Einführung: Sozialversicherungspflicht von Gesellschafter Geschäftsführern
Mit der Aufnahme einer Beschäftigung entsteht für den Betreffenden prinzipiell die Beitragspflicht zur gesetzlichen Sozialversicherung. Eine abhängige Beschäftigung zieht Sozialversicherungspflicht nach sich, umgekehrt werden selbstständig Beschäftigte davon befreit. Sind aber sogar Geschäftsführer abhängig Beschäftigte im Sinne des Sozialgesetzbuches und somit sozialversicherungspflichtig? Dies kann nur einzelfallbezogen beurteilt werden: Die Deutsche Rentenversicherung Bund (DRB) ermittelt obligatorisch in einem „Statusfeststellungsverfahren“ die Tatbestandsmerkmale der selbstständigen Tätigkeit, welche die Befreiung von der Sozialversicherungspflicht bewirken. Die Rechtsprechung hat sich bereits im Jahr 2005 gewandelt: Die Organstellung des GmbH-Geschäftsführers schließt fortan die Selbstständigkeit nicht mehr generell aus. Heute entscheidet das Gesamtbild der Tätigkeit darüber, ob der Geschäftsführer diese abhängig oder selbstständig ausführt.
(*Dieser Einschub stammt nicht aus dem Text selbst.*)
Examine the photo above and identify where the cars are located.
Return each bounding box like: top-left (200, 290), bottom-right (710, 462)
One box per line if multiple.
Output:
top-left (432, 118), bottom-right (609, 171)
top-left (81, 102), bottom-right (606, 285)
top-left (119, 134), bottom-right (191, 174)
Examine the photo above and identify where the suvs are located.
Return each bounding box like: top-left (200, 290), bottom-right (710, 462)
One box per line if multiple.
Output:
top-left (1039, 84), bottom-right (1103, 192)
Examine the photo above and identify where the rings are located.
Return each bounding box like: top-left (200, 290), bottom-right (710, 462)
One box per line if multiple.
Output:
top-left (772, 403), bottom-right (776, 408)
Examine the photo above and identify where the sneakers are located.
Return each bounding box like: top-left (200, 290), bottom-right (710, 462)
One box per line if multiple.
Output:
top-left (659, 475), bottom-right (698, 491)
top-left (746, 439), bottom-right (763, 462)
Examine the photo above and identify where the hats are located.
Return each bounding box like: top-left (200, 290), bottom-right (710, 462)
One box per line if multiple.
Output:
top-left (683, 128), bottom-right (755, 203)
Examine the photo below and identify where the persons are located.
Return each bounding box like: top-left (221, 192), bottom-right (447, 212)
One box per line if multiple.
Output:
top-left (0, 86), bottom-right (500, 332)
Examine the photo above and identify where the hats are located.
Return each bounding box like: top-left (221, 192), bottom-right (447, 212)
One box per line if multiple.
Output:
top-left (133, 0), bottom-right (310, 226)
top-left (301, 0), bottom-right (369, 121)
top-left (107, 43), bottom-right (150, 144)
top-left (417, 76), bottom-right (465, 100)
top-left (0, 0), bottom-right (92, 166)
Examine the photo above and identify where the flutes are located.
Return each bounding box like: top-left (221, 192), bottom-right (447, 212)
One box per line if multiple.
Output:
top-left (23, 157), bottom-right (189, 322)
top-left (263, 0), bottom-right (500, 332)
Dabei wird mithin das im Geschäftsführervertrag vereinbarte zugrunde gelegt: So indizieren die freie Gestaltung von Arbeitszeit und -einsatz eine selbstständige Tätigkeit. Beispielsweise kann der Vertrag dem Geschäftsführer nämlich explizit erlauben, über Inhalt, Ort und Zeit seines Wirkens frei zu disponieren.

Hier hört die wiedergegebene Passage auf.